### Work instructions
Retype the Bayes' theorem reference below in full, keeping every word, symbol, and line unchanged.

### Study text
========================================
Bayes' Theorem
Reference for Bayes' Theorem: P(A|B) = P(B|A) × P(A) / P(B).
Update probabilities given new evidence.
Foundation of Bayesian inference, machine learning, and medical testing.
The Formula
Bayes' theorem describes how to update the probability of a hypothesis A given new evidence B. The posterior probability P(A | B) is computed from the likelihood P(B | A), the prior probability P(A), and the total probability of the evidence P(B).
Expanded Form
The denominator uses the law of total probability to express P(B) in terms of the hypothesis A and its complement. This expanded form is more useful in practice because P(B) is usually not given directly.
Variables
| Symbol | Meaning |
|---|---|
| P(A) | Prior — probability of A before seeing evidence |
| P(B | A) | Likelihood — probability of evidence B given that A is true |
| P(B) | Marginal probability of evidence B (any cause) |
| P(A | B) | Posterior — updated probability of A after observing B |
| ¬A | The complement of A (A is false) |
Classic Example — Medical Test
A disease affects 1% of the population. A test is 99% sensitive (true positive rate) and 95% specific (true negative rate). If someone tests positive, what is the probability they actually have the disease?
P(Disease) = 0.01, P(No Disease) = 0.99
P(Positive | Disease) = 0.99
P(Positive | No Disease) = 1 − 0.95 = 0.05 (false positive rate)
P(Positive) = 0.99 × 0.01 + 0.05 × 0.99 = 0.0099 + 0.0495 = 0.0594
P(Disease | Positive) = (0.99 × 0.01) / 0.0594
P(Disease | Positive) = 0.167 or about 17%
This is the counterintuitive result that surprises most people: a "99% accurate" test can still be wrong 83% of the time when the underlying condition is rare. The reason is the large pool of false positives drawn from the much larger healthy population.
========================================
### Data to examine
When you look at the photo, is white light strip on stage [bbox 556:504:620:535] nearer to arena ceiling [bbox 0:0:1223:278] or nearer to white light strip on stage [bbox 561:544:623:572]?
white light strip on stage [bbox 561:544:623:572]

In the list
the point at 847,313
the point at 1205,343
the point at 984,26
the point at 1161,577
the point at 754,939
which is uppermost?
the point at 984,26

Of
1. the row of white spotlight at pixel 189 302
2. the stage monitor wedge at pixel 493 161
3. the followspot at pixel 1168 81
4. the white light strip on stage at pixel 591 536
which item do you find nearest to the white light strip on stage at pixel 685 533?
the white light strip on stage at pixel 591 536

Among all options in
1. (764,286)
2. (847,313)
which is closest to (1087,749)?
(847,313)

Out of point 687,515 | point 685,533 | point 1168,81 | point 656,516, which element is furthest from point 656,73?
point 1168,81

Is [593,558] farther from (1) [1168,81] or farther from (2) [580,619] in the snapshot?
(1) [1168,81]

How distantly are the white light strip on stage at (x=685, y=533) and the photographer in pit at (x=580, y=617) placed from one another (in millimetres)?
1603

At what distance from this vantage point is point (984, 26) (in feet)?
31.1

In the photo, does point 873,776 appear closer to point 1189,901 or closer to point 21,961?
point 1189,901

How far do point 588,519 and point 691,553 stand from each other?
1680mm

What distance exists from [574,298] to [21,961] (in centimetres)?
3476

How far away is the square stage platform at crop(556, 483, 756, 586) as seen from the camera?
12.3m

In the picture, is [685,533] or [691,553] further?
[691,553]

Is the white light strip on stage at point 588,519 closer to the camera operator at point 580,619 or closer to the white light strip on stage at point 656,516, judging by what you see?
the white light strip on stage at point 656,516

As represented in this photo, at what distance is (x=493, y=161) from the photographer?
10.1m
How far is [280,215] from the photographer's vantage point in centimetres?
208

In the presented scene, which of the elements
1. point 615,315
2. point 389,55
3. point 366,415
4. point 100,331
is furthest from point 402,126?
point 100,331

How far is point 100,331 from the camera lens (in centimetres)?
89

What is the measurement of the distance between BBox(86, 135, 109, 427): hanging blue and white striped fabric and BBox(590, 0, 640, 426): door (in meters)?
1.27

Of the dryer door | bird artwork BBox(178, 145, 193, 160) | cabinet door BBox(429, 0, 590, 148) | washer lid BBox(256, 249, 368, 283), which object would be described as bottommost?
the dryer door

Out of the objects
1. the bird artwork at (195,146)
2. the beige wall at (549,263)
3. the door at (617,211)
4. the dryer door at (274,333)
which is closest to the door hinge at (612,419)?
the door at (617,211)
========================================
### Exercise result
Bayes' Theorem
Reference for Bayes' Theorem: P(A|B) = P(B|A) × P(A) / P(B).
Update probabilities given new evidence.
Foundation of Bayesian inference, machine learning, and medical testing.
The Formula
Bayes' theorem describes how to update the probability of a hypothesis A given new evidence B. The posterior probability P(A | B) is computed from the likelihood P(B | A), the prior probability P(A), and the total probability of the evidence P(B).
Expanded Form
The denominator uses the law of total probability to express P(B) in terms of the hypothesis A and its complement. This expanded form is more useful in practice because P(B) is usually not given directly.
Variables
| Symbol | Meaning |
|---|---|
| P(A) | Prior — probability of A before seeing evidence |
| P(B | A) | Likelihood — probability of evidence B given that A is true |
| P(B) | Marginal probability of evidence B (any cause) |
| P(A | B) | Posterior — updated probability of A after observing B |
| ¬A | The complement of A (A is false) |
Classic Example — Medical Test
A disease affects 1% of the population. A test is 99% sensitive (true positive rate) and 95% specific (true negative rate). If someone tests positive, what is the probability they actually have the disease?
P(Disease) = 0.01, P(No Disease) = 0.99
P(Positive | Disease) = 0.99
P(Positive | No Disease) = 1 − 0.95 = 0.05 (false positive rate)
P(Positive) = 0.99 × 0.01 + 0.05 × 0.99 = 0.0099 + 0.0495 = 0.0594
P(Disease | Positive) = (0.99 × 0.01) / 0.0594
P(Disease | Positive) = 0.167 or about 17%
This is the counterintuitive result that surprises most people: a "99% accurate" test can still be wrong 83% of the time when the underlying condition is rare. The reason is the large pool of false positives drawn from the much larger healthy population.